:: Document text ::
*** Begin section ***
A woman at a halfway house said her mother started trafficking her at age 7, giving her to the landlord to cover the rent. She became an addict and was in and out of jail. She was raped so many times that she the last time she planted evidence.
Abrams went over the woman’s testimony with her — how she urinated in an ally, knowing the rapist’s sperm would be deposited there, how she planted a barrette in the backseat of his car.
“They busted this guy, who had raped several prostitutes,” said Abrams.
Only a tiny fraction of the cases of human trafficking are documented, Abrams said.
The state’s Office of Children and Family Services, she said, has a sex-trafficking indicator tool that asks direct questions. “We have a softer approach as an advocate. We’re trying not to scare them.”
She also said of the victims, “They don’t tell you the truth.” There is often brainwashing going on, she said, and they are fearful, with no place to go.
Puorto-Conte is the resource director at Safe Inc., a not-for-profit group that helps at-risk youth in Schenectady. She had formerly been the director of suicide prevention for the state’s Office of Mental Health. She said she got involved with her current work after 11 young girls committed suicide in Schenectady. “Gangs were trafficking them,” she said. “Killing themselves was the only way out … That started my journey.”
*** End section ***
:: Data for analysis ::
*** Begin section ***
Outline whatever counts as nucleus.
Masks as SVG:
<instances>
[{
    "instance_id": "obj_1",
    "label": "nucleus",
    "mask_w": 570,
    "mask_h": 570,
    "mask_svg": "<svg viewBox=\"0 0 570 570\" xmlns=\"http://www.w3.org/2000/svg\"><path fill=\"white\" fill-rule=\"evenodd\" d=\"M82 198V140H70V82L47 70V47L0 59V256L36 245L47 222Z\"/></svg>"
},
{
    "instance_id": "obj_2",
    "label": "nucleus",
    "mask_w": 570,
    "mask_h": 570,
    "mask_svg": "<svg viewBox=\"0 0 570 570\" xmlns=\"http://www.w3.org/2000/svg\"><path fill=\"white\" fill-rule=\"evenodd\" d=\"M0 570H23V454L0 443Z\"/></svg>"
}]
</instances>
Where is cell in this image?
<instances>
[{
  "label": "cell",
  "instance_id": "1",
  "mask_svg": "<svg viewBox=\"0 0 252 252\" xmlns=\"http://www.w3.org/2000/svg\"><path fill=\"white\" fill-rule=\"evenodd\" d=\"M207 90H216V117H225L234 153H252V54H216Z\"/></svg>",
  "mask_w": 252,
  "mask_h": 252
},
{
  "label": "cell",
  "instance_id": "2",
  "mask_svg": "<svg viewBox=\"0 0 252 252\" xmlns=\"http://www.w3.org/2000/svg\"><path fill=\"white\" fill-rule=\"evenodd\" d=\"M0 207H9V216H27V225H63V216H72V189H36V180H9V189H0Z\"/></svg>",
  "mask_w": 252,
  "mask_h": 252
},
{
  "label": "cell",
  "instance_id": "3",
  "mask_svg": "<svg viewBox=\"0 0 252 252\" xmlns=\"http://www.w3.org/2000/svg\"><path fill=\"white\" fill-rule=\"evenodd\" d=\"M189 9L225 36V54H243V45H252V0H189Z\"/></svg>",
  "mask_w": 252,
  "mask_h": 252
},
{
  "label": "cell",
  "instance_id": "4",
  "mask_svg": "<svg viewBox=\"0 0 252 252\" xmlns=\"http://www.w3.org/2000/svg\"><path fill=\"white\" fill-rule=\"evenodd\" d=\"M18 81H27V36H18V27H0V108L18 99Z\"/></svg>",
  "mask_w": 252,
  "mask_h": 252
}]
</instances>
*** End section ***
Carry the article on human trafficking and the advocates who help its victims forward from its last sentence.

While the film “Very Young Girls” portrays girls soliciting on the street, Puorto-Conte said, “What we see locally is all the marketing on social media.” Generally, the currency used is bitcoin because it can’t be traced, making prosecution very difficult, she said.
Ads are posted on social media to find johns, and naive teens also expose themselves to exploitation on social media.
“Social media is anathem,” she said. “Kids put everything out there: I’m lonely, I’m sad, no one loves me.” This makes them vulnerable to predators.
Puorto-Conte urged, “Turn off your GPS.” She said there is software that finds victims and tracks them. YouTube even has videos on how to become a pimp, she said.
And, while the documentary portrayed girls being trafficked by male pimps, the traffickers can be siblings, gang members, or parents. Puorto-Conte said she is currently working with a girl from Niskayuna whose “mom got into heroin” and began selling her daughter to pay for her habit.
“Sextortion,” she said, also leads to trafficking.
Abrams said a lot of kids don’t know it’s a felony to send nude photos. “They’re all doing it,” she said. This leaves a teen open to extortion as he or she can be threatened with, “I have a picture of you. If you don’t do x, y, and z, I’ll share it on social media or with your parents,” said Abrams.
“A common denominator” among those vulnerable to sex trafficking, said, Puorto-Conte, is they have been sexually abused by a relative or familiar person at a very young age.
Often, too, there is parental absence or neglect, frequently with one or more parent incarcerated.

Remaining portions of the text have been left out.